Department of Pharmacology and Clinical Pharmacology, School of Medicine, University of Auckland, j.kelan{at}auckland.ac.nz

Timothy A. Sato, MSc

Deepak K. Gupta, PhD

Keith W. Marvin, PhD

Murray D. Mitchell, DSc

Department of Pharmacology and Clinical Pharmacology, University of Auckland School of Medicine, Auckland, New Zeland

Objective: To test the hypothesis that amnion cytokine production might be regulated by prostanoids.

Methods: Amnion-derived WISH cells were treated with a range of prostanoids and their effects on production of interleukin (IL)-6 and IL-8 were determined by enzyme-linked immunosorbent assay and Northern analysis. The effect of thromboxane inhibitors on cytokine production by term primary amnion explants also were examined.

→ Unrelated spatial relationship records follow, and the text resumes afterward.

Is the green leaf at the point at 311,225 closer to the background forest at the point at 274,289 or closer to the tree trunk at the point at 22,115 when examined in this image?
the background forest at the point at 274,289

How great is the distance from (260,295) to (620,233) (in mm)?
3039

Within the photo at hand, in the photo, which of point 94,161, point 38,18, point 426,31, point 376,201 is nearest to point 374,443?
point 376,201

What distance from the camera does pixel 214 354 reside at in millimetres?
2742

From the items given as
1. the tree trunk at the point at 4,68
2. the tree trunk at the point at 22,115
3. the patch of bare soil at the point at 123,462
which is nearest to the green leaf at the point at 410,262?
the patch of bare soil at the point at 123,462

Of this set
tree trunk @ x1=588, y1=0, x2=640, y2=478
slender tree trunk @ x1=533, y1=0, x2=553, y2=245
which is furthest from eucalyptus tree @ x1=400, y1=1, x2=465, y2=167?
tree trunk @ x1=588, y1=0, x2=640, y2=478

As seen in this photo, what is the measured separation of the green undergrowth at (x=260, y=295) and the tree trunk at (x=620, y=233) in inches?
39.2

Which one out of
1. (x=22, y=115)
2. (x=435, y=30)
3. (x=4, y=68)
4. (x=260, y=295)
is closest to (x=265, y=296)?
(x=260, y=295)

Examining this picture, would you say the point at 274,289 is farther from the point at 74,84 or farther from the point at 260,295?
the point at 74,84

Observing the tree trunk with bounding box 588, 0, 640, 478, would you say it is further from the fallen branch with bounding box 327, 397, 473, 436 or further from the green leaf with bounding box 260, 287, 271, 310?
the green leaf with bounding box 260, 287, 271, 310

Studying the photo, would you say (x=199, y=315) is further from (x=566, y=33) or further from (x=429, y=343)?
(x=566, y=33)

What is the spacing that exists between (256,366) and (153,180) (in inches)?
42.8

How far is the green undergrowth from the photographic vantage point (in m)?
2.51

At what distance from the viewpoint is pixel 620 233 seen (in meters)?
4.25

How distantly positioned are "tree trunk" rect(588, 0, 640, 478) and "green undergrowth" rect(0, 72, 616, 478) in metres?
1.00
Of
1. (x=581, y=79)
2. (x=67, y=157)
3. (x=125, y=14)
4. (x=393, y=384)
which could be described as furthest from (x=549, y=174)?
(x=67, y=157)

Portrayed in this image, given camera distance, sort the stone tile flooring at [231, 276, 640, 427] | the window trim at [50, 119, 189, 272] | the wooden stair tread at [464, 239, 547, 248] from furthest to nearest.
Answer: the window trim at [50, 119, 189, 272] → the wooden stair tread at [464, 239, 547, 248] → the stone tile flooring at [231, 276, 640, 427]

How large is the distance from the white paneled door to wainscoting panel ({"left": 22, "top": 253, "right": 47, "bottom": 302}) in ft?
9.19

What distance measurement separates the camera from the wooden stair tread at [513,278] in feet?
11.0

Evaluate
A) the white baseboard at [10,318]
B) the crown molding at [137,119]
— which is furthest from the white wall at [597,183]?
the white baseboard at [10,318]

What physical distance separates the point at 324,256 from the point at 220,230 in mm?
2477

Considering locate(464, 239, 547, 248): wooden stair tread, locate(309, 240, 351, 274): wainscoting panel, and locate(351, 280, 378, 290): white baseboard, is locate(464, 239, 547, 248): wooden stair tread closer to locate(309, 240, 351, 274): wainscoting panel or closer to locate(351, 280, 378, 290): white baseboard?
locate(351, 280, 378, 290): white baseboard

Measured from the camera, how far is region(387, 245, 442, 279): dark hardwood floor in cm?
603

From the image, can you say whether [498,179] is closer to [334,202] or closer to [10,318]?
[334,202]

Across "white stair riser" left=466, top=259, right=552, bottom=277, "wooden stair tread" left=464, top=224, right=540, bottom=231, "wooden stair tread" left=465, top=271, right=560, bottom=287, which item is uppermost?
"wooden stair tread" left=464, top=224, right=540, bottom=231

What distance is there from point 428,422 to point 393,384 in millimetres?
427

Results: Prostaglandin (PG)A₂, PGD₂, PGF₂ PGE₂, PGJ₂, and the PGI₂ analogue carbaprostacyclin (1-1000 nmol/L) exhibited no significant effects on cytokine production. However, the thromboxane A₂ (TXA₂) agonists U46619 and carbocyclic (c)TXA₂ both stimulated WISH cytokine production with similar potencies under basal or cytokine-stimulated conditions. Significant stimulation of IL-6 production was observed at concentrations 8 nmol/L (P < .05 by analysis of variance), whereas IL-8 production was stimulated significantly but to a lesser extent. The effects of U46619 and cTXA₂ were rapid; maximal stimulation of cytokine production occurred within 4 to 8 hours of treatment. U46619 augmented IL-1ß-stimulated IL-6 and IL-8 mRNA expression within 2 hours of treatment. In amnion explants inhibitors of TX synthesis and action abrogated the stimulatory effect of IL-1ß on cytokine production.

Conclusion: These results are consistent with the presence of a feed-forward loop in amnion involving TXA₂ and cytokines, which could play a significant role in the progression of the inflammatory response involved in the mechanism of infection-driven preterm labor.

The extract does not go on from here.